Agus menoleh pada Jimmy, "Anak yang lo masukin ke sekolah gue itu anaknya siapa?"
"Anaknya temen cewek baru gue. Kesian Gus, hidupnya Mama Ziel tuh makanya gue bantuin dia, terus minta tolong sama lo. Anaknya nakal emang? Soalnya setau gue si Ziel itu agak anak-anak Jaksel gitu ngomongnya. Agak beda culture sama kita anak-anak timur."
"Anaknya pinter sih enggak ada masalah. hm, itu lo bilang hidupnya kesian, kesian gimana?"
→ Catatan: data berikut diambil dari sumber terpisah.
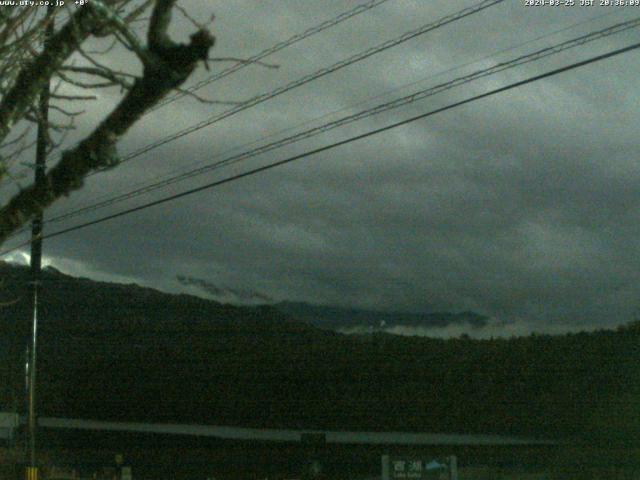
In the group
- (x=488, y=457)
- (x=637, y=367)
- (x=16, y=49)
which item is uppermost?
(x=16, y=49)

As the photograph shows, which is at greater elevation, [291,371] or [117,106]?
[117,106]

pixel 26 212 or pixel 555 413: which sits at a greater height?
pixel 26 212

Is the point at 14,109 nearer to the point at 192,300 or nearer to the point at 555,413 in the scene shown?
the point at 555,413

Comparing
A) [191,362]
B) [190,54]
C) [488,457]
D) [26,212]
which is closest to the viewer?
[190,54]

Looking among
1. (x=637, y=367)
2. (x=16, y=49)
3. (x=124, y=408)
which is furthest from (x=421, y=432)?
(x=16, y=49)

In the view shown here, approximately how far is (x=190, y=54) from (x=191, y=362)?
118 feet

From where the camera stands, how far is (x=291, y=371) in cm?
3547

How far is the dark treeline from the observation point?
25.6m

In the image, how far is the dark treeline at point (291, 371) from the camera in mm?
25578

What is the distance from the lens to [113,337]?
41.8 metres

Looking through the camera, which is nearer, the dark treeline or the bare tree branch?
the bare tree branch

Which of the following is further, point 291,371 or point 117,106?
point 291,371

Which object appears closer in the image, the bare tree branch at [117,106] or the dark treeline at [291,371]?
the bare tree branch at [117,106]

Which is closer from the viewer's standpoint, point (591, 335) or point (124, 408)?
point (591, 335)
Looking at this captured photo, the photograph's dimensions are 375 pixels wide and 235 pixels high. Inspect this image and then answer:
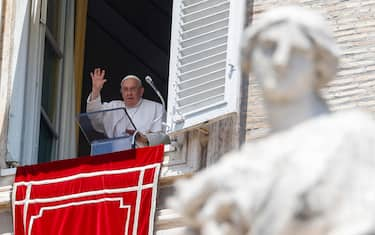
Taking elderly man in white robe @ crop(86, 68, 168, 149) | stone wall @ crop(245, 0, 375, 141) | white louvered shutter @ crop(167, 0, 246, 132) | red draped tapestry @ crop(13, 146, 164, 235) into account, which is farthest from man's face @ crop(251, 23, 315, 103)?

Jimmy mulai antusias ia menatap Agus Yang kini hidupnya berada di sampingnya. "Rei itu tadinya cukup, dia kan dicerai sama suami pertamanya waktu si Ziel setahun, tapi dicukupi semua mobil, uang, rumah. Sampai dia ketemu sama brondong kayaknya lebih muda tiga tahun gitu. terus semua harta bendanya dihabisin sama si laki-laki. Yang paling parah rumah Rei di jual dan sekarang dia hidup buka cuma pas-pasan tapi kurang kalau menurut gue. Waktu mau dicerai dia cuma dikasih delapan juta dari uang jual rumah. Padahal dua anak perempuannya itu anak dari suami kedua ini. Bulan lalu malah si Uca sakit sampai dirawat, karena dehidrasi nggak mau makan. Dari kecil Uca yang paling lemah, kesian lagi si Uca sering dibawa ngojek."
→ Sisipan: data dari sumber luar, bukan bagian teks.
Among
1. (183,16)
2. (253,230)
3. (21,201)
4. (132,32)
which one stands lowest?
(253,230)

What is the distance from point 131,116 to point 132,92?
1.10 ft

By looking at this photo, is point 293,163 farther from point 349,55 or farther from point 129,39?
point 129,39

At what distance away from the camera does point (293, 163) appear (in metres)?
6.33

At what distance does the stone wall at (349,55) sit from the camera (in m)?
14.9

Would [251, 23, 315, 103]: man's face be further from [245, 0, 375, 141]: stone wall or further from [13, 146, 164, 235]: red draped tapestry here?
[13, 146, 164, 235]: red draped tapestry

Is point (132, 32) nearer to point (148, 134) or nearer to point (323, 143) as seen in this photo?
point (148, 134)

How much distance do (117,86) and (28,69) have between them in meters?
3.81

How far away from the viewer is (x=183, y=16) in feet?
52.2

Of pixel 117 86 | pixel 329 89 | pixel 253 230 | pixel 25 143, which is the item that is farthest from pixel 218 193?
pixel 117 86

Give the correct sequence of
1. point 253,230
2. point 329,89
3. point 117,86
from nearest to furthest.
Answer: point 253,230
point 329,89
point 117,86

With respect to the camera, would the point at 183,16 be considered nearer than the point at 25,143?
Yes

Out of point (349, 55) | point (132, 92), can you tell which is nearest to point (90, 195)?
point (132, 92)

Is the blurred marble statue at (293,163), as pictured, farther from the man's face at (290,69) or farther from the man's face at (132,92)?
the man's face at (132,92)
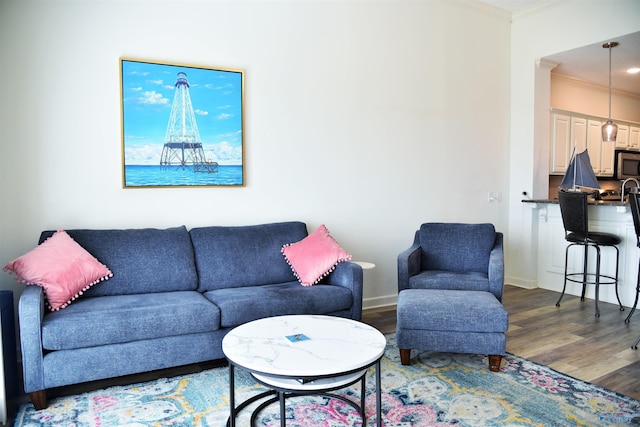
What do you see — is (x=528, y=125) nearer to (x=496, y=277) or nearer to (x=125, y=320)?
(x=496, y=277)

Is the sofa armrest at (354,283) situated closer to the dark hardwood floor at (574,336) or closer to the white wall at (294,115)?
the dark hardwood floor at (574,336)

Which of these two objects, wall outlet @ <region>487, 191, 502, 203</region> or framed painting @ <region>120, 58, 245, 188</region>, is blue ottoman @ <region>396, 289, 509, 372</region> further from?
wall outlet @ <region>487, 191, 502, 203</region>

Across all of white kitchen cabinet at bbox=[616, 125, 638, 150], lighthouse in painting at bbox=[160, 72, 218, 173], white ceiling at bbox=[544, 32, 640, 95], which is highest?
white ceiling at bbox=[544, 32, 640, 95]

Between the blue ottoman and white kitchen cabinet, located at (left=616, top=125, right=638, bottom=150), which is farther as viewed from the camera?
white kitchen cabinet, located at (left=616, top=125, right=638, bottom=150)

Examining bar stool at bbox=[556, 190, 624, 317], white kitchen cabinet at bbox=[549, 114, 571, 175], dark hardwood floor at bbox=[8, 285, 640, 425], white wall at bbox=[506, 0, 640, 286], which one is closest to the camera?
dark hardwood floor at bbox=[8, 285, 640, 425]

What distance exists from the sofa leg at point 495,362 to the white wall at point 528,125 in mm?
2517

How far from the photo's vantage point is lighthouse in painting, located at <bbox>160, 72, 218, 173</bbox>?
3.33m

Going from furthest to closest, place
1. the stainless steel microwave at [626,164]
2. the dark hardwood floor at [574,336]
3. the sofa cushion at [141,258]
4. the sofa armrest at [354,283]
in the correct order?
1. the stainless steel microwave at [626,164]
2. the sofa armrest at [354,283]
3. the sofa cushion at [141,258]
4. the dark hardwood floor at [574,336]

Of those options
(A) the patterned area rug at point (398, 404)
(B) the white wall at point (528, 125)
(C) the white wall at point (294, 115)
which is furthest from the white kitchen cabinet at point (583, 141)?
(A) the patterned area rug at point (398, 404)

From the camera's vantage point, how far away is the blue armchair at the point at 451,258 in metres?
3.45

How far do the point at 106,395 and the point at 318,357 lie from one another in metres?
1.35

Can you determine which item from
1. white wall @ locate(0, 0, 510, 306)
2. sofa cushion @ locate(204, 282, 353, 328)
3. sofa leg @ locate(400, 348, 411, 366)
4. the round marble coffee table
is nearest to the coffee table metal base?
the round marble coffee table

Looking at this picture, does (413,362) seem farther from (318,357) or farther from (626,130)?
(626,130)

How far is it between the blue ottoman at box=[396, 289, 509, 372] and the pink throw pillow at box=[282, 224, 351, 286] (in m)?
0.62
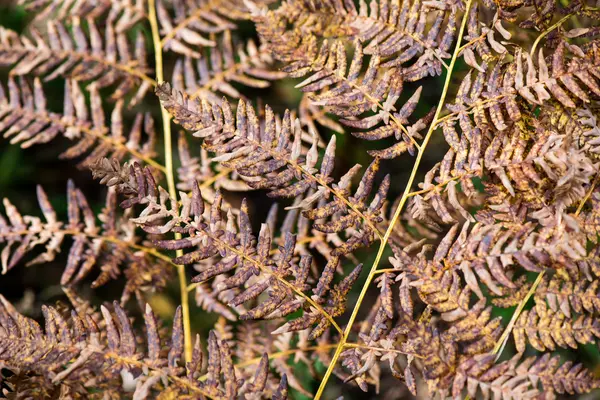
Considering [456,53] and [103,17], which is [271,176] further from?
[103,17]

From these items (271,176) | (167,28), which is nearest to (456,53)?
(271,176)

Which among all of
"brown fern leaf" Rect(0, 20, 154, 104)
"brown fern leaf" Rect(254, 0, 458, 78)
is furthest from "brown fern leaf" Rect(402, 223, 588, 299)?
"brown fern leaf" Rect(0, 20, 154, 104)

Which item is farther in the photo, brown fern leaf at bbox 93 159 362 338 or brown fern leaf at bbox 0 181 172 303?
brown fern leaf at bbox 0 181 172 303

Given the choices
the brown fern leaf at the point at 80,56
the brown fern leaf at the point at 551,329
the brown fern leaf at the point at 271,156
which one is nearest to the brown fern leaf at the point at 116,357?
the brown fern leaf at the point at 271,156

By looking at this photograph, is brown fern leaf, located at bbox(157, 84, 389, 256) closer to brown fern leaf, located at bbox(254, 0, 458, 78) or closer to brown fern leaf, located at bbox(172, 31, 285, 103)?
brown fern leaf, located at bbox(254, 0, 458, 78)

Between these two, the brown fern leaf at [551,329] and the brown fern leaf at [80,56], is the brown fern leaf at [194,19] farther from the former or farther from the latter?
the brown fern leaf at [551,329]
"Ngojek?" tanya Agus tak percaya.
"Iya, gue tadinya nawarin dia kerja di resto. Cuma anaknya enggak ada yang jaga. Kalau sebentar-sebentar dia bisa minta tolong si Cinta atau cewek gue sebelum kerja. Cuma dia enggak bisa ninggalin anaknya lama-lama. Apalagi si Cia masih dua tahun. Ya, gitu Gus, dia ngojek bisa sampe malam juga dia ambil karena malam anak dia tidur," jelas Jimmy yang juga sebenarnya iba pada Rei.
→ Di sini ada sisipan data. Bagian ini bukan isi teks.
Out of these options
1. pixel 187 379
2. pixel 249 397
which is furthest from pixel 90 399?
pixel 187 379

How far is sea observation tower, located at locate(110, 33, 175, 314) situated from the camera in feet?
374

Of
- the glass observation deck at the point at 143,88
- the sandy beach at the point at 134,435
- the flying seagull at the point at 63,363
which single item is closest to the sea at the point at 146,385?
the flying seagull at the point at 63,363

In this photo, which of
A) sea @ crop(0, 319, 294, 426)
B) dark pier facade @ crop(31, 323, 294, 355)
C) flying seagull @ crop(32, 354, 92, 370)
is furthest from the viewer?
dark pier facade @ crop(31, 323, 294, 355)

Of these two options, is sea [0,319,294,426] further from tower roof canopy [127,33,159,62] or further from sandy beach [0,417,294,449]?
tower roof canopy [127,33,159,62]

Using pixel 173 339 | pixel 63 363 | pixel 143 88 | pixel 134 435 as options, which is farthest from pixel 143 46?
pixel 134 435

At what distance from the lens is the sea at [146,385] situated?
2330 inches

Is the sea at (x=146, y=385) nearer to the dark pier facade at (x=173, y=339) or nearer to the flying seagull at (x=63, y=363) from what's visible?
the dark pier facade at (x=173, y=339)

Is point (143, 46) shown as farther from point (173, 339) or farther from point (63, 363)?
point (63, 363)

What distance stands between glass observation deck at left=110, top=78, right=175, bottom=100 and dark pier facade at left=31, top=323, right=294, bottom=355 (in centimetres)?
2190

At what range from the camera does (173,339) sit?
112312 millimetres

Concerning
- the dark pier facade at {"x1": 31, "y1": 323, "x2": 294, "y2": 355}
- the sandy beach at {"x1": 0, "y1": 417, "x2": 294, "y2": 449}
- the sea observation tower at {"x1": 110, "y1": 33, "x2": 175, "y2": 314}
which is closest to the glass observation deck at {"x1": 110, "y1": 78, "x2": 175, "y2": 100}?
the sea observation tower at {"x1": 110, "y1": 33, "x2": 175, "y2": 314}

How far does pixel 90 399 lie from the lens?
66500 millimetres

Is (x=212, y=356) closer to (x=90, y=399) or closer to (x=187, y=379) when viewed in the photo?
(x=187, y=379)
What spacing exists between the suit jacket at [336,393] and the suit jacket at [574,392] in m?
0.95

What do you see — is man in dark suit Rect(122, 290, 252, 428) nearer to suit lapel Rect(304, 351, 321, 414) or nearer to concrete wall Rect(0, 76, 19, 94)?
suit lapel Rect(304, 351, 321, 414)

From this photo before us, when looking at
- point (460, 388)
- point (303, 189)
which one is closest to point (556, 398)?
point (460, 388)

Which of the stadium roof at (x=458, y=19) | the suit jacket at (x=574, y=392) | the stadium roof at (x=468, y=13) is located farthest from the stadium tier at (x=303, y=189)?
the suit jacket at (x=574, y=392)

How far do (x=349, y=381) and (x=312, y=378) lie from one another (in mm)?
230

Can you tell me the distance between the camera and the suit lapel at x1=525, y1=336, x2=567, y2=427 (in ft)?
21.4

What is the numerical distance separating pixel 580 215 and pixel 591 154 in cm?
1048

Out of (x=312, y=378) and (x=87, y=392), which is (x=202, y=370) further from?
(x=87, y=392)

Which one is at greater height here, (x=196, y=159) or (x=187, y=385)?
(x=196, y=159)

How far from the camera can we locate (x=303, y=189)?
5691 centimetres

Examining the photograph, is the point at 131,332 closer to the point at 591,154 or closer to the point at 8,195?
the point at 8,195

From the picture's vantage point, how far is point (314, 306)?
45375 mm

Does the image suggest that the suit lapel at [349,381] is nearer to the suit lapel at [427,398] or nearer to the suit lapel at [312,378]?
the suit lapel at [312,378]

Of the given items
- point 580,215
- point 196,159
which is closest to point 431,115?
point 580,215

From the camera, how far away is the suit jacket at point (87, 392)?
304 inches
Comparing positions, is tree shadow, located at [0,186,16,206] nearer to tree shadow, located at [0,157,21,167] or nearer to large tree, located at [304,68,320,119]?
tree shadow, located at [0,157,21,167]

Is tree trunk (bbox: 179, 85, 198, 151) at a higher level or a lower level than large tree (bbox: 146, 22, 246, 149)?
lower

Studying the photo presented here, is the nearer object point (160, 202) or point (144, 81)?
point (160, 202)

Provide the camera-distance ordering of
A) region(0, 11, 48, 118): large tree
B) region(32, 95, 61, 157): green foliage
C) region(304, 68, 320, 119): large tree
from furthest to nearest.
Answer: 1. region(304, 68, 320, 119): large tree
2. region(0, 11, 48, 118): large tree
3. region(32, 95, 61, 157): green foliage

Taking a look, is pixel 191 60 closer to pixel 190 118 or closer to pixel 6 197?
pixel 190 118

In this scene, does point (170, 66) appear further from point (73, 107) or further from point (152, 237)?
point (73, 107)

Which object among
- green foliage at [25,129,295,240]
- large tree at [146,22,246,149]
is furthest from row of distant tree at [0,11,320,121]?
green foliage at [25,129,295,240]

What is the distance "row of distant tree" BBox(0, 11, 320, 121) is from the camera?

"Dia kan bisa jual makanan gitu."
"Enggak boleh ada kompor di dalam kost, kalau mau masak di bawah atau kompor listrik. Lagian kost itu cuma dua petak kamar dan sepetak toilet. Bayangin enggak lo, gimana panasnya itu ruangan kalau Rei masak juga?"
Agus terdiam, ada rasa iba dalam dirinya hanya saja ia juga tak bisa berbuat apa-apa. Sedikit terkejut gadis yang dulu buat hatinya hancur dan patah kini hidupnya hancur dan berantakan. Apa ini yang disebut karma?